The length of the voyage may well have influenced Roddenberry, but even your cite doesn’t say that’s the reason he made the Enterprise’s mission five years.

As a fanwank, start with 4. But as political/military boundaries, they become unwieldy as the Federation expands in space. So we start cutting them off and make new administrative areas around the edge–but those areas have been called “quadrants” since the birth of the Federation, and it’s easier to keep it that way, even if it’s no longer meeting a strict dictionary definition.

The Ninth Quadrant, then, would presumably be on the edge of Federation-claimed space, which would make sense for the Enterprise.

I always assumed five years was the time it would take for Earth to self-destruct. Hopefully, that is.

In Voyager, too. The Galaxy was divided into four quadrants: Alpha, Beta, Gamma, Delta, the first four letters of the Greek alphabet.

The word obviously had some other meaning in TOS. In “Mark of Gideon,” Kirk looks at the viewscreen and says “I’m not familiar with this quadrant.” So I’d assume it did indeed denote some smaller territorial division within the Galaxy.

Recall that in TNG’s “Conspiracy,” the map at SFHQ shows Federation space divided into cubes, so that may have something to with it (even though a cube has six sides, if you count the top and bottom).

I’ve long maintained that Starfleet is not composed of the best and the brightest, but instead the ADHD afflicted and uncontrollable wreckers that were transported off Earth and its civilized colonies and off into deep space where they could get into trouble without bothering the adults. To that end, conflicts are concocted by the ship’s computer (which is actually fully autonomous and capable of running operations all on its own without any ‘help’ from the crew) in order to occupy their attention. This includes creating simulated enemies, performing ‘analysis’ to ambiguous and often nonsensical commands, and

In astronomy, the four quadrants of the sky are also broken into north and south. So that gives you eight. I don’t know where the ninth one comes from. Maybe it is imaginary. :wink:

Stranger

It was a five year deep space mission.

The crew would want to return home and reconnect with family. The ship gets repaired and resupplied. Perhaps, updated with newer technology.

It’s similar to long military postings today.

Surely you mean 1999? :dubious:

My favorite warp discrepancy came in “The Changeling”: NOMAD’s energy bolts take seconds to reach the *Enterprise *at Warp 15, but the ship’s photon torpedoes travel the same distance almost instantaneously. And in “Elaan of Troyius,” how can they fire the torpedoes while the ship is pivoting at Warp 2? Do the torps have their own warp drives, or do they stay inside the ship’s FTL bubble until they hit their target? :confused:

It was for Kirk to spread his space seed in the waiting wombs of wanton alien women and cogenitors.

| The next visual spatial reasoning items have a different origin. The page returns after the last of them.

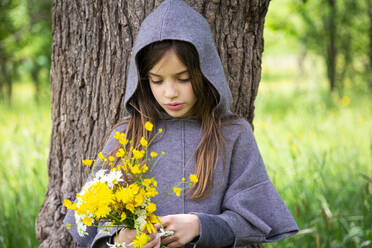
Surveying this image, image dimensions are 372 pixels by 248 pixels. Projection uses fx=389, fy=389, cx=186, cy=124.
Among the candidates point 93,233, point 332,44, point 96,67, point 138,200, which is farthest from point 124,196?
point 332,44

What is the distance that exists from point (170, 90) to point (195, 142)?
34cm

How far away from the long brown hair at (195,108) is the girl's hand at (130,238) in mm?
321

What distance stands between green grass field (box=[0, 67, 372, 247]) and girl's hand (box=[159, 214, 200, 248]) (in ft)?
3.42

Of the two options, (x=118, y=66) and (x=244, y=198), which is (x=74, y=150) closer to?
(x=118, y=66)

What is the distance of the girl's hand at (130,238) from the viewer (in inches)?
66.3

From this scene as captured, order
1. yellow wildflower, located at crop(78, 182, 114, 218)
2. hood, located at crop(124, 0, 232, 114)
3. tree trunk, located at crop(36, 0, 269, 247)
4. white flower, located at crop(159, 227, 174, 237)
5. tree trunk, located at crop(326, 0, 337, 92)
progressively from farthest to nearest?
tree trunk, located at crop(326, 0, 337, 92) < tree trunk, located at crop(36, 0, 269, 247) < hood, located at crop(124, 0, 232, 114) < white flower, located at crop(159, 227, 174, 237) < yellow wildflower, located at crop(78, 182, 114, 218)

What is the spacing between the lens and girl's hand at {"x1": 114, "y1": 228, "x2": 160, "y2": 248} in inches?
66.3

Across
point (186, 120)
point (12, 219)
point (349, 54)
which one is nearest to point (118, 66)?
point (186, 120)

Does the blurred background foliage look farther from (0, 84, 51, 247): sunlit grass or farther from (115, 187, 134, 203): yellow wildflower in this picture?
(115, 187, 134, 203): yellow wildflower

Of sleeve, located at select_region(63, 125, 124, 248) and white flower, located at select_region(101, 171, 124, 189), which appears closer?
white flower, located at select_region(101, 171, 124, 189)

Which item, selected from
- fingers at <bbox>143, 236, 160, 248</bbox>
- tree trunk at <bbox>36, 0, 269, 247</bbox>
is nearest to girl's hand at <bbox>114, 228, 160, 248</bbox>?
fingers at <bbox>143, 236, 160, 248</bbox>

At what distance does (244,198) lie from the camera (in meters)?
1.93

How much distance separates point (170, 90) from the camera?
72.2 inches

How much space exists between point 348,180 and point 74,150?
7.99 ft
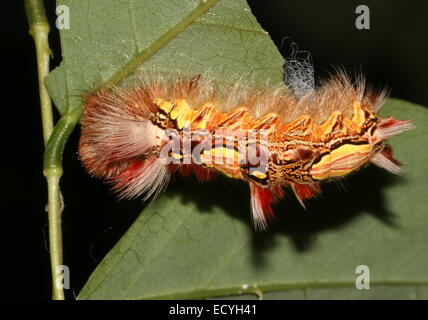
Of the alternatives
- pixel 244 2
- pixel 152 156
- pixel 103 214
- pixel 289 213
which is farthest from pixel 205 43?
pixel 103 214

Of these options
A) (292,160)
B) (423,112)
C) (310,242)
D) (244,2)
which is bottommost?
(310,242)

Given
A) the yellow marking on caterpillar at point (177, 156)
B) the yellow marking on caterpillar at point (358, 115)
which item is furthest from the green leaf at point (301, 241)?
the yellow marking on caterpillar at point (358, 115)

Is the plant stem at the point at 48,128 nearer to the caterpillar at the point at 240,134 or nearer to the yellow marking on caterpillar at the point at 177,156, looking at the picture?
the caterpillar at the point at 240,134

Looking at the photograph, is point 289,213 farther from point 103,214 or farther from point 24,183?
point 24,183

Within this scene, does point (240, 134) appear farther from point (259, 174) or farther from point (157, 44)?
point (157, 44)

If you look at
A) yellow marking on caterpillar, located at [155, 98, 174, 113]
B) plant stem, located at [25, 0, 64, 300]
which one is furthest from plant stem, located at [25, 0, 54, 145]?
yellow marking on caterpillar, located at [155, 98, 174, 113]

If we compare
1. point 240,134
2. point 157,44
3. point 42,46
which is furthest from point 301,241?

This is what I always thought. I figured it was kind of like a nuclear sub on a long duration voyage. I also assumed it would be 5 years subjective to the crew, since I always assumed that ‘warp speed’ entailed somehow going super luminal, so time would pass differently for the crew than for those not on the ship.

Or perhaps he means Space: 1889

Stranger

I was the Astronomy TA at Macalester for two years. Please elaborate.